Canon Powershot S5is Review
Operation and controls
As mentioned earlier the S5 IS represents a fairly small evolutionary step up from its predecessor, so anyone familiar with that model (or any recent PowerShot for that matter) is going to feel very much at home here; Canon - unlike many of its competitors - has stuck to a fairly consistent user interface now for several years.
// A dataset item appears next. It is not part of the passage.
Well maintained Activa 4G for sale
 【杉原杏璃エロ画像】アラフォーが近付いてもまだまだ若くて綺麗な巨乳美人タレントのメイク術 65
The S5 IS, in common with most higher end PowerShots, can appear a little daunting at first glance - there is hardly a square inch of body space that isn't covered in buttons and switches. But don't be put off - unlike many cameras this means that virtually all the most commonly accessed shooting features get their own dedicated buttons, so you don't need to enter the on-screen menu system every time you want to change a setting. The sheer number of external controls is also an indication of sophisticated functionality on offer.
Rear of camera
The main 'digital' controls - those concerned with activating and navigating on-screen menus - are found on the rear of the camera, ranged around and to the right of the swing-out-and-tilt 2.5" LCD. Some of the buttons have a dual function according to whether you are in recording or playback mode, and there is one that is still unique to the this range (and the faux camcorder model, the TX1) - the prominent movie start/stop button, which is used for stopping starting movie recording, whatever mode you're in. The almost totally redundant Print/Share button doubles as a shortcut button to which any of a number of shooting options (resolution, white balance setting and so on) can be assigned. As with most higher end PowerShot models there is a separate button for selecting the ISO setting, something we'd like to see more of on compact cameras.
Top of camera
|The right hand side of the camera (as seen from the front) houses the miniature speaker (for playing back movies and sound captions) and two controls directly related to the lens; manual focus and macro mode.|
Display and menus
Not a lot has changed here, and the interface will be familiar to anyone who has used a recent Canon Powershot. There's an awful lot to play with in the various menus, but to Canon's credit the excellent menu system and separate FUNC menu help to tame the complexity that comes with such a huge feature set.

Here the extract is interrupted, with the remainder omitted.